A fest for kids of all ages


TIFF KIDS INTERNATIONAL FILM FESTIVAL at TIFF Bell Lightbox (350 King West) from Friday (April 10) to April 19. tiff.net/tiffkids. Rating: NNNN


As usual, the 2015 TIFF Kids International Film Festival offers an amazingly ambitious assemblage of features, shorts and documentaries aimed at younger viewers. This isn’t a festival that phones it in sure, there’s crowd-pleasing adventure and goofy comedy for families and little ones, but older viewers will find some challenging, mature work tucked into the program as well.

After a week of school screenings, the festival officially opens on Friday (April 10) with the Canadian premiere of Shaun The Sheep: The Movie, a feature-length expansion of Aardman Animation’s charming stop-motion TV show. 

Aardman is the Bristol animation house that gave the world Wallace and Gromit. In fact, Shaun was introduced in the third W&G short, A Close Shave. And if you’re familiar with those shorts – or with Chicken Run, Flushed Away, Arthur Christmas or The Pirates! – you’ll know the antic, inventive glee Aardman brings to its projects. 

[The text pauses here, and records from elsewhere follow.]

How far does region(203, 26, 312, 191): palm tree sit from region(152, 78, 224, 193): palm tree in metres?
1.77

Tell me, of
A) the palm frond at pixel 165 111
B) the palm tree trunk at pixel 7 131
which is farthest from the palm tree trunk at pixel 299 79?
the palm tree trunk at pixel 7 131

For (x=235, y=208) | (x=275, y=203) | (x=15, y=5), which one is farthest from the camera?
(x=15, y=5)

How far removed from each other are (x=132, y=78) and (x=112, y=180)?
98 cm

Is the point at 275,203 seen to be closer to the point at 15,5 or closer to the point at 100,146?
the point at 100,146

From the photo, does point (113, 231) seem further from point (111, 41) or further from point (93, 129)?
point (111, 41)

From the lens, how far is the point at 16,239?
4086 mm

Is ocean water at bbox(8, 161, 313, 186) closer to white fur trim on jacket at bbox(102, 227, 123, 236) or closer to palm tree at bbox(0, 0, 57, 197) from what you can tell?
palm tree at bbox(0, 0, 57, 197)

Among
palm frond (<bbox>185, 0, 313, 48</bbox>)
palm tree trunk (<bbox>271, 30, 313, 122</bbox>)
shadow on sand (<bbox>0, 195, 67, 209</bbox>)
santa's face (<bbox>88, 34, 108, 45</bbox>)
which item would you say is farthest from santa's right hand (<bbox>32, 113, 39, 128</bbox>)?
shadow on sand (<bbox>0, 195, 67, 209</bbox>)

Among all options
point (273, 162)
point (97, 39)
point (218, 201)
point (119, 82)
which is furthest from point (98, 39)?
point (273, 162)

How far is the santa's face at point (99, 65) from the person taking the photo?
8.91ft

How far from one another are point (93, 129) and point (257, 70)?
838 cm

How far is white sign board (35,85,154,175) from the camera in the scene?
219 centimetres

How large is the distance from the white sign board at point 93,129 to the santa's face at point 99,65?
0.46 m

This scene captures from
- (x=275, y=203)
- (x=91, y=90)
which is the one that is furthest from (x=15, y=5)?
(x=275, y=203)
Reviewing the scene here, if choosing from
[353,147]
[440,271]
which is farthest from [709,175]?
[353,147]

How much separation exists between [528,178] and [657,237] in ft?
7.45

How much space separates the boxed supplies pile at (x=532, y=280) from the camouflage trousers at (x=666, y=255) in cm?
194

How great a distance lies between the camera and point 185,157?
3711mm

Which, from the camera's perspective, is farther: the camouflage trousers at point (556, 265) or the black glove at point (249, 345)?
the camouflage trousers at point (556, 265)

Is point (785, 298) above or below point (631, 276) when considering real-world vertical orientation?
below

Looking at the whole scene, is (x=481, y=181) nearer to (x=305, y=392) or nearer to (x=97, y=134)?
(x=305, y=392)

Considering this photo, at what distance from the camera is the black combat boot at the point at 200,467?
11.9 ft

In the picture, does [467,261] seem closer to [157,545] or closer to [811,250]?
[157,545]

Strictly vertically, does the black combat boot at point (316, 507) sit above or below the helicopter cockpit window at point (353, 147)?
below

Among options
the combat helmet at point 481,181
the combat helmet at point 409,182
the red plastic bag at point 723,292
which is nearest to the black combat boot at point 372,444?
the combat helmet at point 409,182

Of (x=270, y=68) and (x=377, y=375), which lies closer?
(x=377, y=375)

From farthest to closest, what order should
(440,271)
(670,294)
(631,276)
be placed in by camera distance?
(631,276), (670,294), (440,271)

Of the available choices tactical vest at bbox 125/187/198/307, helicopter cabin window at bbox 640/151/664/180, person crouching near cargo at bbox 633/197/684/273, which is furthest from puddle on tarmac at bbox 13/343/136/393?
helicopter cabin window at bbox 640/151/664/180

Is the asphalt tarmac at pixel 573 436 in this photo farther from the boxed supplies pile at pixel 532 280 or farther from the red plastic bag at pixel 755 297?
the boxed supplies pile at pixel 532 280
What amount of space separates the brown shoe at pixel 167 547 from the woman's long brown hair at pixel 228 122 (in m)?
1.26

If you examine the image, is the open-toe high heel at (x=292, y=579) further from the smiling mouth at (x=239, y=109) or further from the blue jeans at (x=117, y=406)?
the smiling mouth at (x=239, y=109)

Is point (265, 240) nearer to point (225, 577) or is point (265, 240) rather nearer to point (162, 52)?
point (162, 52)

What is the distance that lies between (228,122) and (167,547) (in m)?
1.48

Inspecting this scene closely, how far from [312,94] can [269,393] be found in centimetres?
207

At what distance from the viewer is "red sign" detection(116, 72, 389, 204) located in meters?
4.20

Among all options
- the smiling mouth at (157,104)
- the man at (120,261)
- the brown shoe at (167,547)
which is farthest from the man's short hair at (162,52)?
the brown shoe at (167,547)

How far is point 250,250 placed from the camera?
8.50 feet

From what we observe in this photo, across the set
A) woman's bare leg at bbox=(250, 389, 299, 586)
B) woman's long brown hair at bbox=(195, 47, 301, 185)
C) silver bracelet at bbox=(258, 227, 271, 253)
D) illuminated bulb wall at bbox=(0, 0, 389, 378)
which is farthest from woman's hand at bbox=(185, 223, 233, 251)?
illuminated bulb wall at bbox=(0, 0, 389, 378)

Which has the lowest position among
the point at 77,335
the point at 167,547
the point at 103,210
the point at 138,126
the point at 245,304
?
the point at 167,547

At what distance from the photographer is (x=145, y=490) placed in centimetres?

Shaun The Sheep adds a new challenge, being performed entirely without dialogue, but that just lets directors Richard Starzak and Mark Burton demonstrate how wonderfully expressive Aardman’s character design can be, and how much visual flair can be packed into each frame. Also, there’s a subplot nicked from Banksy’s Exit Through The Gift Shop. Genius.

The program runs the gamut from tween superheroes (Antboy: Revenge Of The Red Fury, a sequel to 2013’s Danish hit Antboy) to a Dutch riff on Honey, I Shrunk The Kids (The Amazing Wiplala). 

If you’ve been following the German adaptations of the Famous Five teen adventure movies, you can catch the newest one, Famous Five 4, in which our heroes are entangled in Egyptian intrigue. (I’m waiting for The Famous Five And The Furious, where they all learn to drive.)

Older kids might want to catch Corbin Billings’s Bite Size, a documentary about obese middle-schoolers, or Hiromasa Yonebayashi’s When Marnie Was There, a dreamy animated drama about a sickly, socially anxious teen who spends a summer in the country, where she’s befriended by a bubbly girl who lives in a musty old mansion. This being a Studio Ghibli production, things are far more complex than they seem – but it all works out in the end.